▶ _Task directions_
Answer these questions from the interview below, each in a few words:
(a) In what year was the interpreter ready to start work with the European Commission?
(b) What was the subject of the meeting on the interpreter's first day?
(c) In the diplomatic incident, what did the interpreter wrongly say the country could be?

▶ _Passage_
Begin
When did you begin interpreting?
"I personally started in 1982. I read for a languages degree at university, a very traditional languages degree with a lot of literature and that kind of thing. I had no intention of becoming an interpreter. And then more or less by chance when I finished my studies I had the opportunity to do the in-house training which the European Commission did at that time for conference interpreters - they no longer do it. They were looking for interpreters, particularly into English. It was a very short intensive training programme and a very good one. And I just fell into it really by chance. By 1982 I was ready to start work as an interpreter with the Commission."
Do you remember your first ever conversation that you had to translate simultaneously?
"Yes, it wasn't really a conversation, it was actually a meeting, so we were working in simultaneous interpreting, in the conference interpreters' booths, with the headphones and the microphone and everything. It was a very banal, some would say boring meeting about the administration of railways. I can still remember that. When you work as a conference interpreter in the European Commission in simultaneous interpreting, you don't work on your own. There are two or even three of you sitting together in the booth, and as it was my first day of course they put me with a senior experienced colleague who looked after me extremely well. And I can still remember that at the end of the day's interpreting, one of the British delegates came into the booth, popped his head round the door, and thanked us for the quality of our interpreting. That was my very first day at work, and I should imagine it's happened to me less than five times in the following twenty years!"
What was your worst experience as an interpreter?
"My worst experience as an interpreter...I wouldn't have one single such experience, but it's always the times when you get things wrong and you know you shouldn't have got it wrong. There is some background information you should have had, there is something you should have picked up in the course of a meeting and you didn't. Something really banal I remember - there was a discussion about the diplomatic status of a country, whether it was allowed to participate in an international conference, whether they were allowed to be full participants, or just observers, or whether they were to be present without even having observer status. And I didn't pick up the difference between the last two. And when they came to the conclusion, I got it wrong, and said they could be observers when in fact they couldn't. This was at ambassadorial level, it was fairly serious, there was a minor diplomatic incident. That kind of thing is very embarrassing, and I confess on that particular occasion it really was my fault. So you feel really bad about it."
End
▶ _Entries supplied_
Begin
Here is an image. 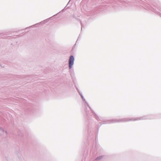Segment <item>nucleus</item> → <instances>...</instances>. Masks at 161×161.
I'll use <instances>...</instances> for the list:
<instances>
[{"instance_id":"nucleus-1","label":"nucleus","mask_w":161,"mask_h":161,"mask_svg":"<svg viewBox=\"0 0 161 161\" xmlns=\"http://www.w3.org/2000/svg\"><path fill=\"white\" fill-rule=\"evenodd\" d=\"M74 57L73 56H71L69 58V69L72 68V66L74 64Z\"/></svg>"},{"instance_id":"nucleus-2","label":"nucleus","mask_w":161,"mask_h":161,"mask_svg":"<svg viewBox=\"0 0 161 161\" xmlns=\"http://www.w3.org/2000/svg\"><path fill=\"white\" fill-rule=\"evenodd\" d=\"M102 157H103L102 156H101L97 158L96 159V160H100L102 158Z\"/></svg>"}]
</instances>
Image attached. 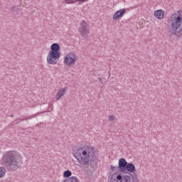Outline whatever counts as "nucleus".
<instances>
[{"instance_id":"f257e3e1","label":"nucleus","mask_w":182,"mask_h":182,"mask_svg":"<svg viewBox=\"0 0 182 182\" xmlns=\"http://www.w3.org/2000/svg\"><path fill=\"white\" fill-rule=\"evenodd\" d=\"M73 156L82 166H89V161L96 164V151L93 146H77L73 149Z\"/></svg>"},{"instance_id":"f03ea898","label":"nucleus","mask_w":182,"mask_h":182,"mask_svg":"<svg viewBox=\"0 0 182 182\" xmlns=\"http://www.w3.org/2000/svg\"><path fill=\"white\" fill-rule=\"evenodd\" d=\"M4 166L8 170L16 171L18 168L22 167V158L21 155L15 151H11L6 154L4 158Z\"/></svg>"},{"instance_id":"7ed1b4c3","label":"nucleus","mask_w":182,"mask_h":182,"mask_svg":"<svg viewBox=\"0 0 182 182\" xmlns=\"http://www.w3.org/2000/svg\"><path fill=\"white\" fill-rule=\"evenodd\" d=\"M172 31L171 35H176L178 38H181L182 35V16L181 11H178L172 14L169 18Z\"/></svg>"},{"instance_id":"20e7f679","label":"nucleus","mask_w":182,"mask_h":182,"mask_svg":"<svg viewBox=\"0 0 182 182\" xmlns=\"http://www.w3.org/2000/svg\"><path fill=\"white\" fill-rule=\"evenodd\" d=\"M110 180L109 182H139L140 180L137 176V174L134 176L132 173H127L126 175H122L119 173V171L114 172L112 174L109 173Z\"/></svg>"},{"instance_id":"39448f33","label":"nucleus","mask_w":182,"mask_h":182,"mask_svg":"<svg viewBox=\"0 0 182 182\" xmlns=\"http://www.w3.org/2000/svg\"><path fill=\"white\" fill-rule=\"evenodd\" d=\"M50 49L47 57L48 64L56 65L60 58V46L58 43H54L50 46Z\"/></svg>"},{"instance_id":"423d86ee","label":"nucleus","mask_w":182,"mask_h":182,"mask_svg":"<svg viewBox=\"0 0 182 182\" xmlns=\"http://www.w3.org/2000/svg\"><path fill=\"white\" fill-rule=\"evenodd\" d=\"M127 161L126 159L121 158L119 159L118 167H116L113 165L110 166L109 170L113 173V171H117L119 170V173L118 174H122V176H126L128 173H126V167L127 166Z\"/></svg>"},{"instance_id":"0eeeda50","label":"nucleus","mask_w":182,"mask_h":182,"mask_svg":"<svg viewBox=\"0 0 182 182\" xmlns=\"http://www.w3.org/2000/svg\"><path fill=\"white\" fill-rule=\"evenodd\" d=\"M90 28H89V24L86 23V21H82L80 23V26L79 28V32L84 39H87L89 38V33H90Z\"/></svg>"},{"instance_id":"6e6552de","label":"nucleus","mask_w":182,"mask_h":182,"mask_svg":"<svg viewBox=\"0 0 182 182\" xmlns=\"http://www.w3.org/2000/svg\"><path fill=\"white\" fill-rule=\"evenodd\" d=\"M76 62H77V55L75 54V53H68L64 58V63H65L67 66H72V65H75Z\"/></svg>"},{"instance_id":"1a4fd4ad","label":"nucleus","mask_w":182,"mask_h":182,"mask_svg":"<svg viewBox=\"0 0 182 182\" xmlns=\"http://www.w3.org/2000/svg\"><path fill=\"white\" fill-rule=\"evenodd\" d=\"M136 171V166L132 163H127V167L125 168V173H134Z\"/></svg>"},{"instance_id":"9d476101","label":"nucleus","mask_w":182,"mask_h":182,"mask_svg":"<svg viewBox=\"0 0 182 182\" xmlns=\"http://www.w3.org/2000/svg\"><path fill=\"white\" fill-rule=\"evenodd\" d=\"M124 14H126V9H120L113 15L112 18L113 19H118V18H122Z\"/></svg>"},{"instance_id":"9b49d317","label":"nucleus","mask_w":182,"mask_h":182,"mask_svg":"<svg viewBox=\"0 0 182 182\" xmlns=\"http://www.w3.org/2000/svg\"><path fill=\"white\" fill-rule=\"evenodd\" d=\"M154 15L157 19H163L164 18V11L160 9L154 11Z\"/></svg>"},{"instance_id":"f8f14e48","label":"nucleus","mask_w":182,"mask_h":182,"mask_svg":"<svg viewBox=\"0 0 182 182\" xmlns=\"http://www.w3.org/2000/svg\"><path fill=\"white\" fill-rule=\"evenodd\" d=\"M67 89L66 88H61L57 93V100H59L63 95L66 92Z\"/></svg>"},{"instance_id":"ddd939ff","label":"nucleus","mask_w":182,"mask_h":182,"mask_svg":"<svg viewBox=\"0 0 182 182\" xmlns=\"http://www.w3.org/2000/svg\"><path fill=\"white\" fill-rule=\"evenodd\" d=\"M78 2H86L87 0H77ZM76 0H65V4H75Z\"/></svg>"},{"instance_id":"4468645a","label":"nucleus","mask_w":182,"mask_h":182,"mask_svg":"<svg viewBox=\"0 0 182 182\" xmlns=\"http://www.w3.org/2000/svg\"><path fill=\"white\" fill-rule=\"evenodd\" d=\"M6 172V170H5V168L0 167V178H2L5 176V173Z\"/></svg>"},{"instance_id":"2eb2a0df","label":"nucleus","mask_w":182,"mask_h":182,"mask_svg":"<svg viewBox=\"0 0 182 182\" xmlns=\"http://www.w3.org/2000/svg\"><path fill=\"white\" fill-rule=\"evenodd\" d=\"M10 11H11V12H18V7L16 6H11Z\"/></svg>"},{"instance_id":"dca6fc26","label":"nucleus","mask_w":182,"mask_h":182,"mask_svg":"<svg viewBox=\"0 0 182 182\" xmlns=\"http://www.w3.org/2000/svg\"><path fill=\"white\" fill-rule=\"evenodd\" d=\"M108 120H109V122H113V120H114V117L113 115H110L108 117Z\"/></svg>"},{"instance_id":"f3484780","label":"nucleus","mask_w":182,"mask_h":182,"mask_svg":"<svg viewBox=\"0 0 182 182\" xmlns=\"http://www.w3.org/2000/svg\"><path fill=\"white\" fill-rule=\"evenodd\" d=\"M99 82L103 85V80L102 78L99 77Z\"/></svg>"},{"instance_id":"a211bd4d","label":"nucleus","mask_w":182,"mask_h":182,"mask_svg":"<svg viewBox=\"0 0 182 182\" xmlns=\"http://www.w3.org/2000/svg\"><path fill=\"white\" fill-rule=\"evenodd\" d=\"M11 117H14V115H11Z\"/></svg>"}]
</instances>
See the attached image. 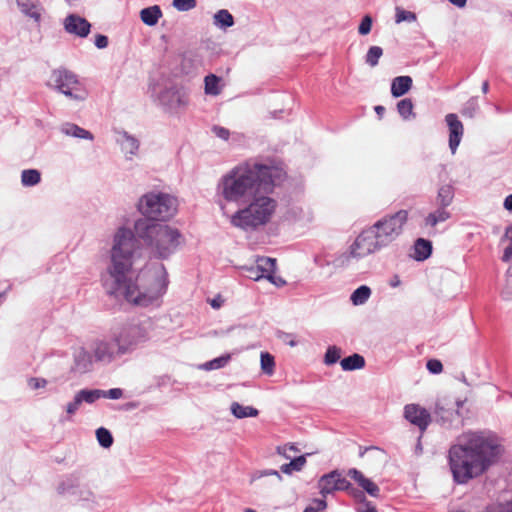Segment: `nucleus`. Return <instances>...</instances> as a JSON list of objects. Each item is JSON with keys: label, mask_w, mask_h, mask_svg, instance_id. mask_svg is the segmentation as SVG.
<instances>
End
▶ _Result below_
(a) 1982
(b) The administration of railways
(c) Observers